Final round of questions about Green's Thm

[Calpalned]

Homework Statement

*Questions 3, 5 and 6 have already been answered.
1) On page 1091, am I right to assume that example 4 could be solved using Green's Theorem?
2) How about for example 6, on page 1093, or would we need a higher dimensional analog?
3) What is the meaning of ""ds" in example 1 of page 1064? How is ds related to dx and dy? Intuitively, what is the difference between example 1 and example 4?
4) Does the Fundamental Theorem for Line Integrals only work for vector fields? If so, should I automatically use the Fund Thm of Line Integrals for vector fields?
5) The only difference between a line integral and a vector field is the use of ##\vec i## and ##\vec j## in place of dx and dy. Is ##\int_C F \cdot dr ## a line integral, or is it a vector? If it's a vector, is it a field or a function?
6) When solving a line integral, how do I know when to use Green's Thm, the Fund Thm of Lne int, or the classic method of using parameters? Would I be told what to do on the exam?
7) On page 1082, question 15 is conservative. Solving using the Fund Thm of Line Int gives 77. Using Green's theorem, the answer is zero. Why is there a difference?
8) Why is example 4 of page 1112 "not simple" while exercise 10 of page ##1090## is?
9) What is the difference between "closed" "simple" and "conservative"?

2. Pictures of my textbook
Attached

Click to enlarge the above: 1091, 1093, 1112, 1114

The Attempt at a Solution

Thank you.

 

[STEMucator]

1) As long as you follow the criterion of Green's theorem, it can be used. Sometimes it's just easier to evaluate the line integral directly though.

2) I'm almost certain I mentioned to you in a prior thread you can only apply Green's theorem in two-dimensions.

4) The fundamental theorem for line integrals is only applicable for a conservative vector field ##\vec F = \vec{\nabla f}##.

5) ##\oint_C \vec F \cdot d \vec r## is the line integral of a vector field.

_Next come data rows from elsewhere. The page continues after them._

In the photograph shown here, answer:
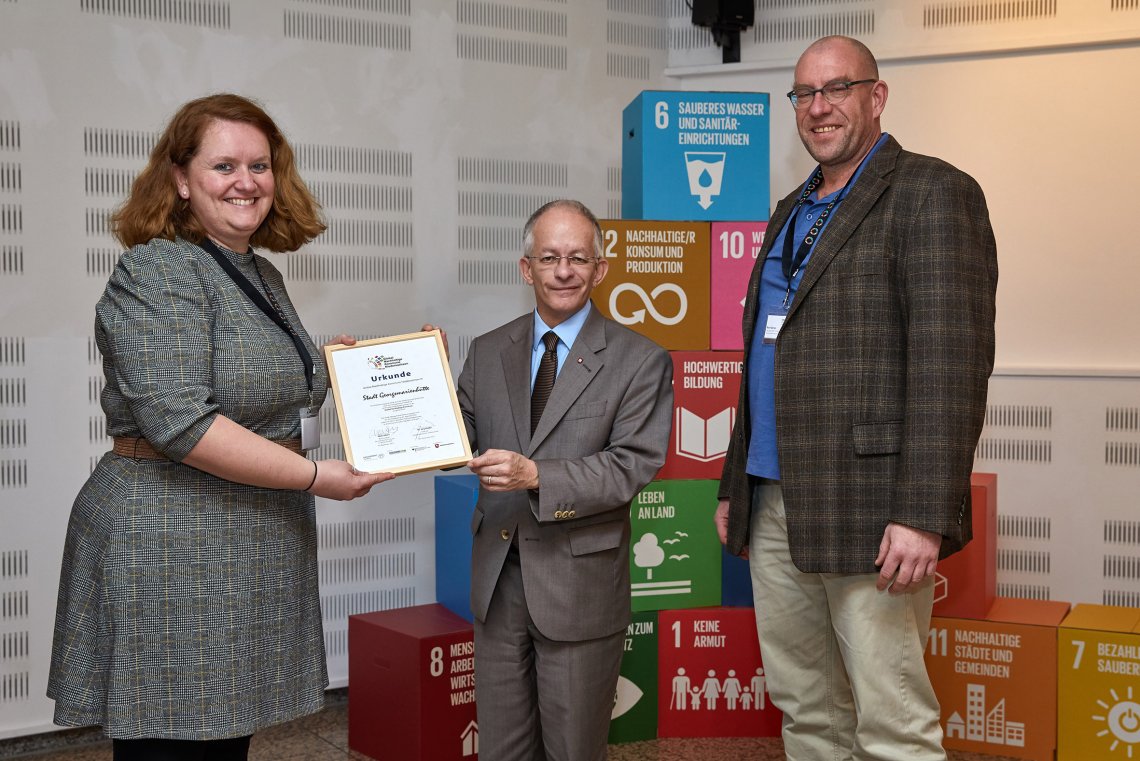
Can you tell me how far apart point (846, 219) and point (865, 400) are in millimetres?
380

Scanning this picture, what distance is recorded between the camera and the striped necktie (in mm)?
2270

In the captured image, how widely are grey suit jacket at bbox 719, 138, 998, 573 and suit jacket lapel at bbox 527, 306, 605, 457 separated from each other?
40 cm

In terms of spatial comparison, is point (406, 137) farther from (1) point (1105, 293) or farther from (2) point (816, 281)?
(1) point (1105, 293)

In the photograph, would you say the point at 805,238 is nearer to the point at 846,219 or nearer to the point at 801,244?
the point at 801,244

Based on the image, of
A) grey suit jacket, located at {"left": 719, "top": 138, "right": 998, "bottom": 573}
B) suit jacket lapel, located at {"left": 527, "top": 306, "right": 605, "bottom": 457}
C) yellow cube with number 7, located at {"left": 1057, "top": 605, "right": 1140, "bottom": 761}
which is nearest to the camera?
grey suit jacket, located at {"left": 719, "top": 138, "right": 998, "bottom": 573}

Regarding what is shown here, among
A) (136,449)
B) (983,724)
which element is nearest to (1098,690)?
(983,724)

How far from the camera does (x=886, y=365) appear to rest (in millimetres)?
2064

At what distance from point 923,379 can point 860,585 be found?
454 mm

With ##\vec r(t) = x(t) \hat i + y(t) \hat j + z(t) \hat k## parametrizing the curve, consider:

$$\oint_C \vec F \cdot d \vec r = \oint_C \left[P \hat i + Q \hat j + R \hat k \right] \cdot d \vec r$$

With ##d \vec r = \vec r'(t) \space dt = \left[\frac{dx}{dt} \hat i + \frac{dy}{dt} \hat j + \frac{dz}{dt} \hat k \right] dt = \left[dx \hat i + dy \hat j + dz \hat k \right]##, we may write:

$$\oint_C \vec F \cdot d \vec r = \oint_C \left[P \hat i + Q \hat j + R \hat k \right] \cdot d \vec r = \oint_C \left[P \hat i + Q \hat j + R \hat k \right] \cdot \left[dx \hat i + dy \hat j + dz \hat k \right]$$

Cleaning up the integral:

$$\oint_C P \space dx + Q \space dy + R \space dz$$

So we conclude:

$$\oint_C \vec F \cdot d \vec r = \oint_C P \space dx + Q \space dy + R \space dz$$

Some food for thought.

8) What is the definition of a simple region?

9) What is the definition of a closed region? What is the definition of a simple region? What is the definition of a conservative vector field?